On Friday, 12 April 2019 at 08:03:01 UTC, Dennis wrote:
I'm currently using glfw for that, how does OpenWL compare?

Good question. I've not spent much time with OpenGL-y things, but from what little I know:

- OpenWL doesn't use or provide OpenGL contexts. I'm sure it will be added eventually, but at this time it's meant to provide a canvas for platform-native drawing - such as Quartz2D (still CPU-rendered AFAIK), Direct2D (GPU accelerated), and Cairo (CPU).

- With OpenDL, you ideally don't have to write any of your own drawing-primitives code. Need beziers, gradients, fancy masking with text outlines? If Quartz2D/CoreText supports it, then it's either already present, or I can add it quickly.
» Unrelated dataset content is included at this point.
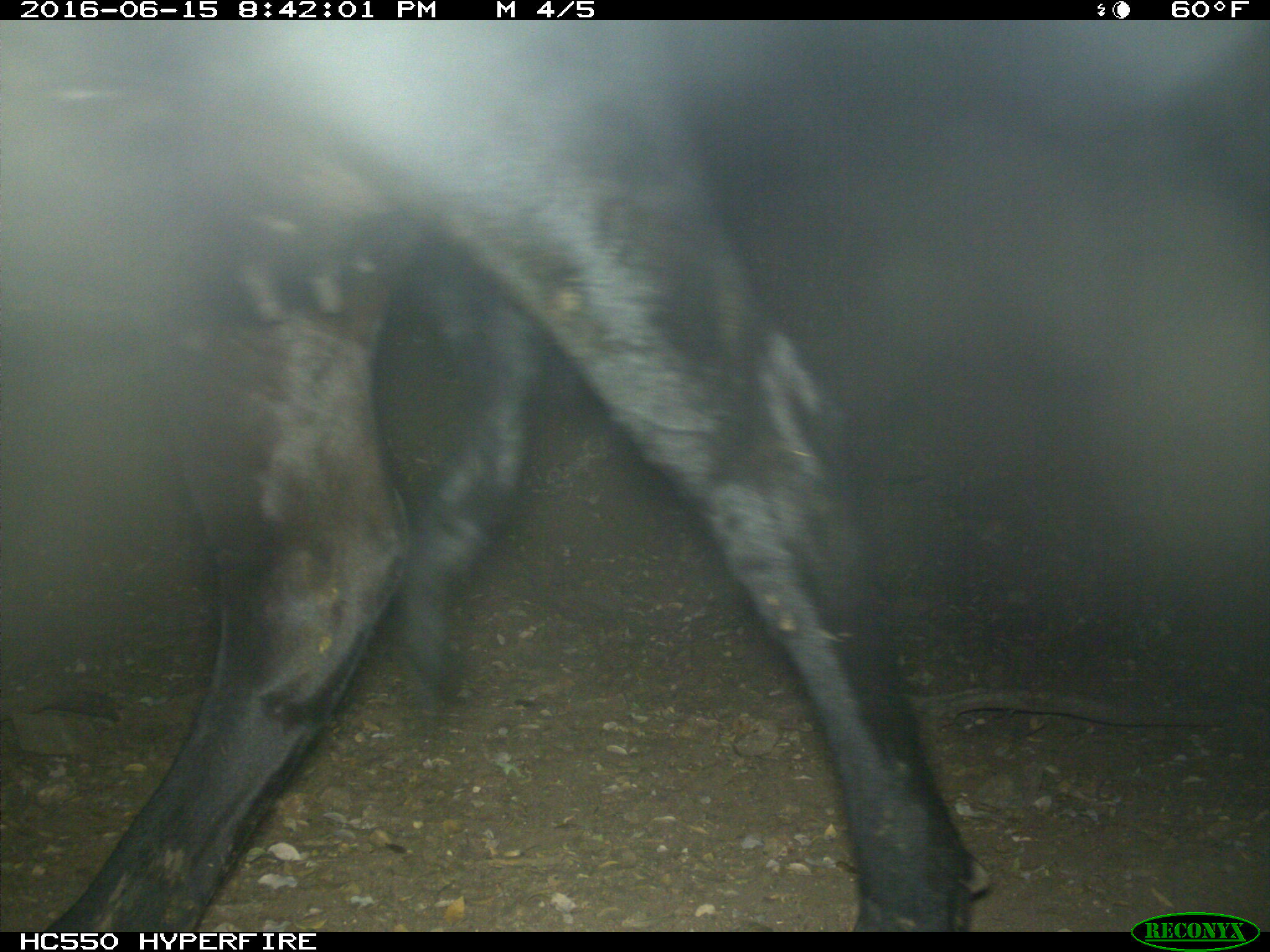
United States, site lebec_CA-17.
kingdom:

- OpenWL/DL aren't designed for games or insane frame rates. I *do* think a smooth, 60fps experience is worth shooting for, but because it's CPU-bound with Quartz2D on Mac, and Cairo on Linux, that will depend entirely on the user's resolution / CPU. (But Direct2D is GPU-accelerated and already crazy fast)

When I get a chance, I do plan on looking into how difficult it would be to implement a Core Animation compatible API, to allow for smooth scrolling / scaling / etc of large pre-rendered areas via GPU. (MacOS uses CoreAnim to speed up things like scrolling, which would otherwise be choppy when CPU-rendered on a 5K display).

- OpenWL is event-based, not polling-based. In the OpenGL demos I've seen in the past, the render loop goes as fast as it can. Whereas OpenWL waits for the platform windowing system to notify it of whatever events have occurred. If nothing is happening, there is no drawing/activity.

Now, an alternative to OpenWL/DL might be something GLFW+NanoVG. And I certainly looked into those kinds of options before going this route. But ultimately I decided against it, because I wanted to build on top of what Apple/Microsoft/GNOME are actively working on. I figured, let the big companies focus on making what they feel are the best drawing APIs for their respective platforms, and I'll just ride on their coattails (and optimizations) ...

At this time, a purely OpenGL drawing library is still a little too DIY for me. Now maybe if the Slug text rendering library were open source, and a number of people were actively trying to integrate it with NanoVG, then I could be persuaded...

Another benefit of not using OpenGL, is that I can eventually support esoteric platforms with no modern OpenGL support, but for which Cairo/Pango can be compiled. Things like: MorphOS/Amiga, QNX Photon, OS/2, Mac OS9/Carbon, etc. Pretty much anything with a conventional single-threaded GUI, really.